I feel like Anita misses the point, once again, with statements like: “I’ve heard it said that, in the game of patriarchy, women are not the opposing team, they are the ball.” How is Peach at all relevant in any of the Mario games, ever? A ball is a highly active an integral part to every athletic event involving a ball. Peach does absolutely nothing in all of the Mario games, she’s more of a trophy, if anything. I guess the imagery of a woman being thrown around as a ball might be a little bit more powerful in proving a point of sexism existing in video games against women, but it’s hardly a fair or accurate description.

The Legend of Zelda and Super Mario franchises have never been popular because of their stories. “The popularity of their save the princess formula” did not “set the standard for the industry,” as Anita says. The GAME PLAY is what set the standard for the industry. If the game play had faltered in any of these games, they would quickly be forgotten.
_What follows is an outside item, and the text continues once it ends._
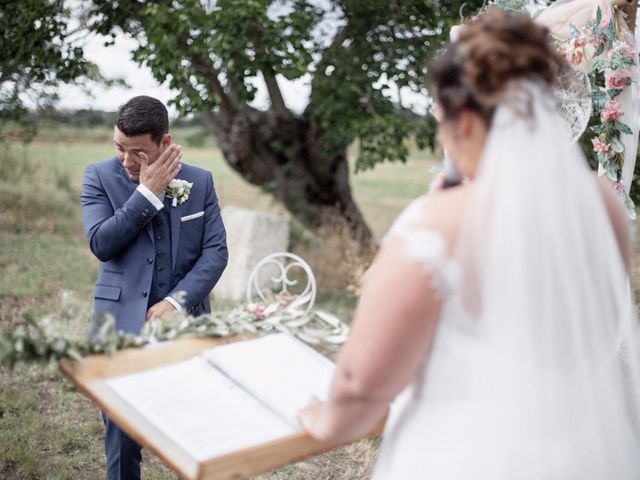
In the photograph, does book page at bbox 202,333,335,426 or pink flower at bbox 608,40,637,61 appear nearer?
book page at bbox 202,333,335,426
The trope of “Damsel in Distress” was never a driving force behind the popularity of any of these games, instead it was merely a crutch used since the developers didn’t deem it necessary to pen a complicated back-story for their action/adventure games.

If anything, I would say that Anita almost shoots herself in the foot by saying that the Damsel in Distress trope is fulfilled when “a female character [is] reduced to a state of helplessness from which she requires rescuing by a typically male hero for the benefit of his story arc.” Can you really say “story arcs” exist in any of the games mentioned? Again, if you wrote up the plot of any game that employs the “Damsel in Distress” trope and turned it in for a high school English project on creative writing, you’d get it back with a disappointing grade and a note attached: “not enough effort.”
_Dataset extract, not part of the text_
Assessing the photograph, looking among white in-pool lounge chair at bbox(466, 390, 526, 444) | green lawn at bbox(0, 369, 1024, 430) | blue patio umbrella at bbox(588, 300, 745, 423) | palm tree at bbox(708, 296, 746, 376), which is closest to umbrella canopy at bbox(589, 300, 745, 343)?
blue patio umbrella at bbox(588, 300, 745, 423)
Another aspect that Anita addresses is that “distilled down to its essence, the [Damsel in Distress] plot device works by trading the disempowerment of female characters for the empowerment of male characters.” How are any characters being empowered or disempowered when there are hardly any characters any way? What is the character development or plot growth that occurs in Zelda where Link becomes empowered as a developed character? Sure, he gets more items, and you can control him and move through dungeons with new toys and gadgets, but as a living, breathing character, Link remains undeveloped and stagnant in terms of personality for the entire duration of the game. How is that empowering at all?

What about when the roles are flipped a bit? Anita compares “the Damsel to the archetypal Hero Myth, in which the typically male character may occasionally also be harmed, incapacitated or briefly imprisoned at some point during their journey.” She goes on to point out, however, that “in these situations, the character relies on their intelligence, cunning, and skill to engineer their own escape.” According to her, “the point is, they’re ultimately able to gain back their own freedom,” and “overcoming the ordeal is an important step in the protagonist’s transformation into an heroic figure.” The examples she gave for this? Link escaping his imprisonment from the Gerudo camp, Solid Snake breaking out of the prison Ocelot had put him in, and Bond escaping from his cell in Goldeneye. In the Zelda example, again, there is absolutely zero character development in Link escaping. It’s just another small puzzle the player must figure out. You never get a sense that Link has “overcame” anything, or grown at all as a character. In Metal Gear solid, Snake is actually portrayed as a much more complicated character. That being said, his escape is nothing “heroic” at all. He’s actually dehumanized during the torturing and imprisonment process and expresses fear while being locked up. His escape is nothing “heroic” whatsoever. And James Bond developing as a character? Hardly.

If you want some excellent examples of characters who grow while imprisoned, take a look at Batman from The Dark Knight Rises. That’s a real example of a character that has to grow and develop and becomes established as a hero by breaking free of their prison. Same thing with the main character, Jason Brody, in Far Cry 3. His escaping and surviving the wilderness are constantly defining his growth as a character. Link and Mario and Bond in Goldeneye are not “developing” as “empowered male characters” when they escape from prison; I believe it’s unfair to inject so much plot and subtext into relatively plot-free games.

“A Damsel woman, on the other hand, is shown as incapable of escaping the predicament on her own and then must wait for a savior to come and do it for her. In this way, the Damsel’s ordeal is not her own, instead it’s framed as a trial for the hero to overcome.” This is sort of begging the question, is it not? Why use an incredibly one-dimensional trope such as this if not to provide an incredibly simple plot device for the main character to act upon? If any of these women were able to escape on their own, the entire simple premise that the game rests upon is destroyed.

So how does all of this fit into Anita’s feminist view of the world? Again, she was clear to state that she’s not analyzing this “in a vacuum,” but rather examining the larger implications that these tropes have in the real world. She claims that “the pattern of presenting women as fundamentally weak, ineffective or ultimately incapable has larger ramifications beyond the characters themselves…They are an increasingly important and influential part of our larger social and cultural ecosystem. The reality is, this trope is being used in a real world context where backward, sexist attitudes are already rampant.”